▸ **EXCERPTED TEXT**

╔══

Monday, April 13, 2015

Presbyterian Homes Representative Says Third Site For Continuing Care Facility Is The Right One

Back Before Planning Commission

Presbyterian Homes of Georgia, in its third attempt, says it finally has found the right location for its Athens area continuing care retirement community.

Its first selected location on Bishop Farms Parkway between Butler’s Crossing and Watkinsville turned out to be too expensive, Jon Williams of Williams and Associates told the Oconee County Planning Commission on March 16.

The second choice, on Rocky Branch Road, required too much investment in sewer infrastructure, according to Williams.

But this third site on U.S. 441 at Hog Mountain Road is just right. It meets the goals of being “the right piece of property at the right location,” Williams said.

Not everyone agrees with that assessment, with opponents particularly concerned about traffic issues because the site’s main entrance and exit is on U.S. 441--a designated north-south freight corridor with a 55 mph speed limit.

The Planning Commission, having tabled the rezone request by PHG last month, is to take up the issue again on April 20, but whether those opponents as well as proponents will have a chance to speak again remains undetermined.

╚══

Write the next few paragraphs of the news story about the Presbyterian Homes of Georgia rezoning request, picking up after its final sentence.

▸ **RECORDS SUPPLIED**

╔══

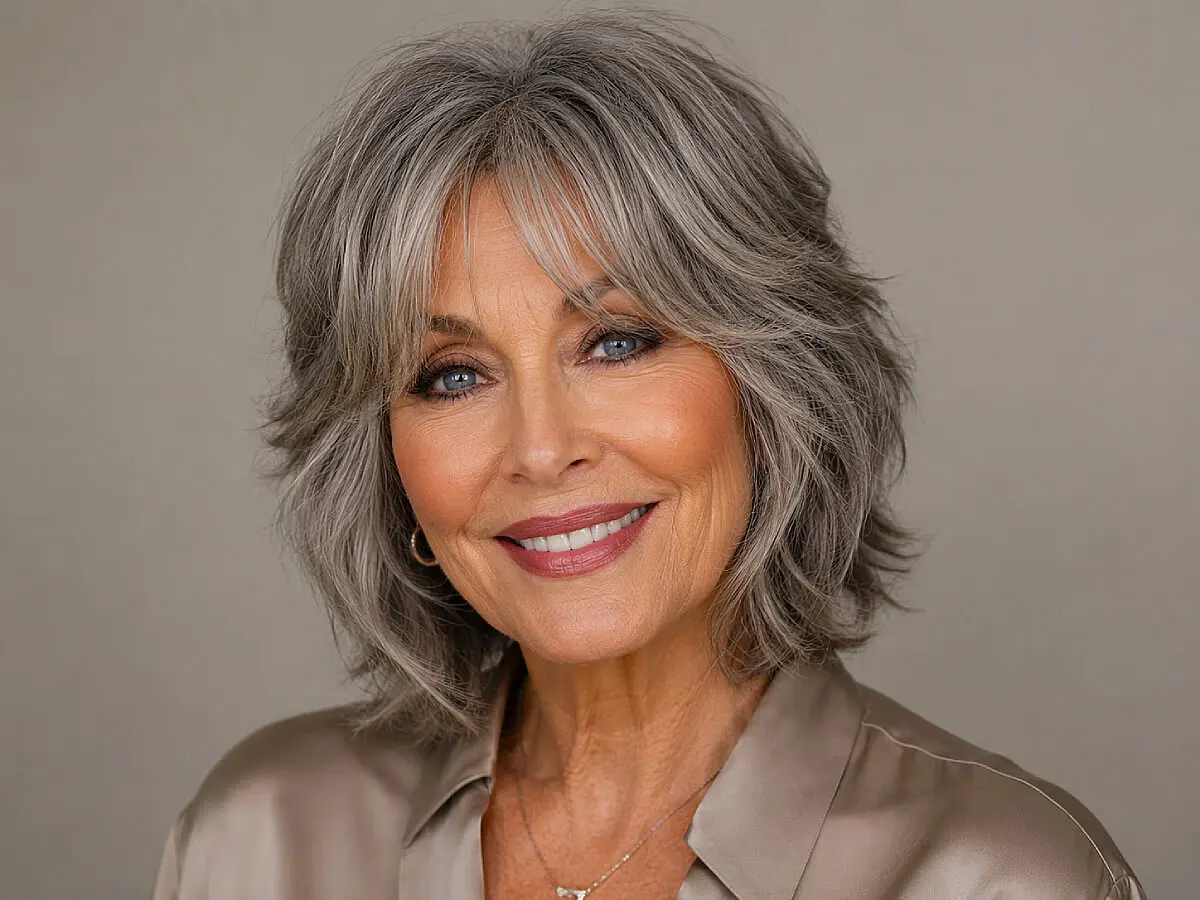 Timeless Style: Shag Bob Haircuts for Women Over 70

╚══
╔══

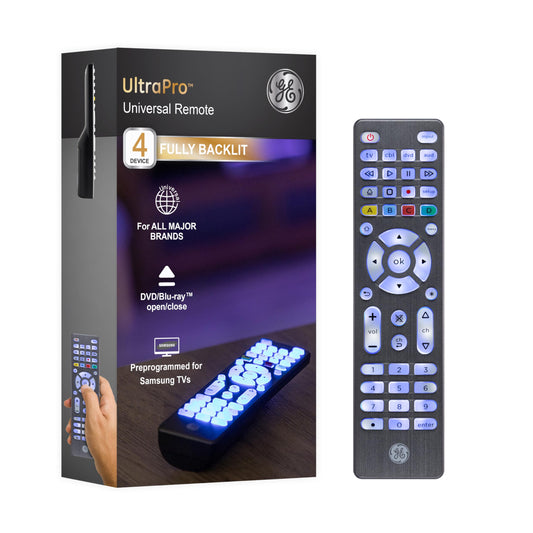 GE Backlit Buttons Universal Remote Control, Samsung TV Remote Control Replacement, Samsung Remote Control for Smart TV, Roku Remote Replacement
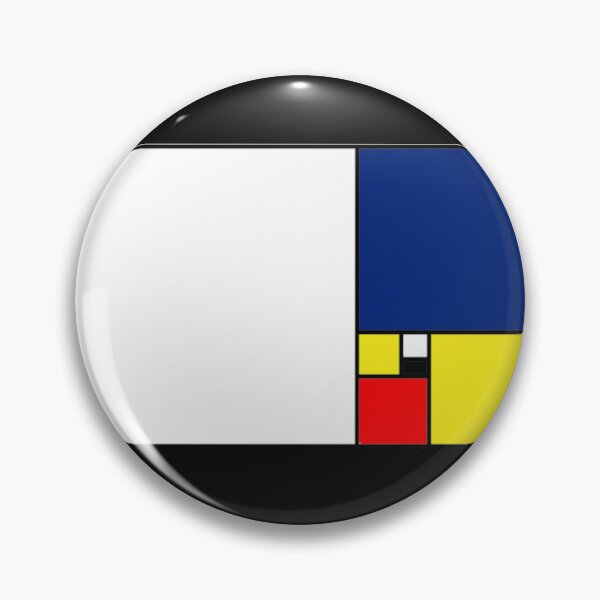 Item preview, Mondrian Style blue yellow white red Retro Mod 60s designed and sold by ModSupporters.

╚══

▸ **ANSWER SPACE**
March Decision

After Planning Commission Chairman Dan Arnold declared the public hearing closed on March 16, a majority of the Commission decided it wanted to delay action on the rezone request.

Several commissioners said they needed time to digest last minute requests by Williams that a list of conditions be added to the rezone, dealing, among other issues, with traffic. Williams’ land planning company is representing PHG in the rezone.

Williams’ explanation of the site selection is below.

OCO: PC 3 16 15 Williams Shorter from Lee Becker on Vimeo

B.R. White, Oconee County Planning Department director, told me on Friday that the Planning Commission will have to decide if it wants to reopen the public hearing to allow citizens a chance to add additional comments.

The Commission simply could pick up where it left off last month after the hearing was closed. In that case, it could ask questions of staff, of Williams, and of any citizens present.

The agenda has not yet been released for the meeting next Monday, but another controversial rezone also was tabled until April 20. That involves a proposed complex of office warehouses on Jimmy Daniell Road.

Opposition From Start

PHG’s decision to locate its continuing care retirement community (CCRC) at this third location ran into opposition from the start.

It abuts at the rear one of the wealthiest subdivisions in the county–Crystal Hills–and University of Georgia Basketball Coach Mark Fox would be one of the facility’s closest neighbors.

PHG quickly changed its plans for the CCRC to create a larger buffer for those properties and to move some of the smaller residences in the complex away from the subdivision.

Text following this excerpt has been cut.